Meninos sérios são mais disputados.

1 Prólogo + Meninos disputados precisam ter bom físico


Notas iniciais
Dedico essa história á uma pessoa. Que me mostrou a pior e mais bela mentira do mundo.

A maior mentira do mundo.

Prólogo.

As portas dos quartos sempre ficavam abertas e o movimento de pessoas nos corredores era intensa. Havia lixo em todos os cantos, menos na área do quarto que eu queria entrar.

Me aproximo na zona de perigo e começo escutarum som bem baixo, de um homem berrando junto com o solo de guitarra. Era um estilo musical bem diferente que a maioria dali gostava. Não era música eletrônica, era rock.

Empurro a porta e vejo o meu tormento deitado na cama. Ouvindo no último volume a música no seu Iphone. Não estava vestido de um punk rebelde como das outras vezes. Estava vestido em uma forma confortável, apenas uma blusa azul-clara e um jeans surrado limpo. Para a minha surpresa, ele estava lendo um livro grosso, mesmo com aquele som altíssimo em seus ouvidos, parecia concentrado da sua leitura.

Ele olha para a pessoa que invadira o seu território debaixo dos seus óculos. Tira os fones de ouvidos e senta em sua cama me encarando. Seu olhar autoritário não se abaixa, mas possuía o quê de curiosidade do porquê está ali.

– … — Engulo a minha voz por medo. Planejei essa conversa a dias, e quando me encontro com ele não consigo pronunciar nenhuma palavra.

Ele levanta a sua fina sobrancelha, confuso ainda com a minha presença. Sabia que aquela postura de curiosidade duraria por pouco tempo, dando lugar ao aborrecimento excessivo dele. Então, por impulso falei em frase única:

– Gosto de você! — A frase pronunciada me dar alguns minutos de alívio dentro de mim, entretanto aquele sentimento de agonia volta. Meu plano havia fracassado. Não me livrei nesse sentimento, ele continua dentro de mim.

Ao ouvir isso, ele relaxa os ombros. Quer deitar e dar atenção ao seu livro, mas prefere ficar sentado na cama. — E daí? – Perguntou grosseiramente.

– Era só isso. – Respondi prontamente. Tinha levado um não, mas queria manter a minha dignidade. — Desculpa, se te incomodei.

– Não precisava vir aqui e falar isso. Só o fato de como me olha todos os dias na faculdade, qualquer um deduziria isso. — Falou seriamente, com os dois braços juntos e estendidos entre as suas pernas e a cabeça erguida. — Se apaixonou por mim? Foi isso?

– Bem... — Coloquei a minha mão na nunca, não pensava que ele faria uma perguntas dessas. Você idealiza uma pessoa só pela aparência, mas quando resolve conversar com ela, esta pessoa pode mostrar alguns pontos que não sabia. — Na verdade, eu acho que me apaixonei pela sua áurea misteriosa.

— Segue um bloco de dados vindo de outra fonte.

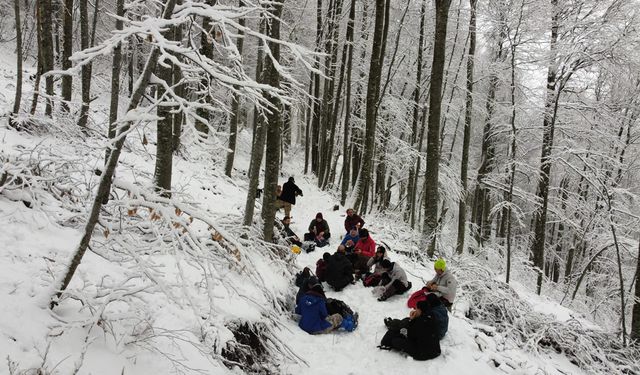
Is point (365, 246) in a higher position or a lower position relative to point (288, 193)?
lower

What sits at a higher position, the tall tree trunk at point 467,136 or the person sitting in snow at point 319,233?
the tall tree trunk at point 467,136

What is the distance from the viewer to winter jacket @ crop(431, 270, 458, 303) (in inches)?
284

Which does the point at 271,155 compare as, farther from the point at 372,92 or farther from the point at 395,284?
the point at 372,92

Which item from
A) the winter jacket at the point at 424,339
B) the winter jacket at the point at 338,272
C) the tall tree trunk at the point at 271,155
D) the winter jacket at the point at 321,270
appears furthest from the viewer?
the winter jacket at the point at 321,270

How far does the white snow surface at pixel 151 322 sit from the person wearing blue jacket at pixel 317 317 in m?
0.13

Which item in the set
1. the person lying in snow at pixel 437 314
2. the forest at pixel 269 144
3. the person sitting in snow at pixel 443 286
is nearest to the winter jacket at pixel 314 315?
the forest at pixel 269 144

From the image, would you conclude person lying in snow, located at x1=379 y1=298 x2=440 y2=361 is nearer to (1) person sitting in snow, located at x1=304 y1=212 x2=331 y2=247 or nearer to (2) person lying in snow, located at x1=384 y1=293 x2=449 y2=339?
(2) person lying in snow, located at x1=384 y1=293 x2=449 y2=339

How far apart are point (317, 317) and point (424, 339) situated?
1768 mm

–Não é mistério. — Apoiou a sua mão na bochecha. -É tédio. — Virou para outro lado mantendo seu olhar cheio de indiferença. — Vários meninos e meninas iguais a você, vem até mim, achando que faço algum tipo de joguinho, ou que tento passar algum clima. Sendo que eu não estou nem aí para ninguém. Esses tipos sempre chegam aqui já apaixonados por um “EU” que não existe, só na cabeça deles.

– Então...Não sou o primeiro? – Perguntei. Pelo menos tentava manter uma voz decente.

Ele fixa novamente para mim, sem deixar a superioridade do lado. Parecia cansado de responder essas perguntas. Então, ele levanta. Vai até uma das abas do guarda-roupa. Pega uma sacola de plástico preto. Então a magia acontece. Ele começa a despejar vários pequenos papéis em formato de coração em sua cama, alguns eram tão leves que voa em minha direção como borboletas. Seria uma cena linda, se não tivesse declarações de amor escrito em cada coração não correspondido daquele lugar. Todo aquelas declarações...Só para ele?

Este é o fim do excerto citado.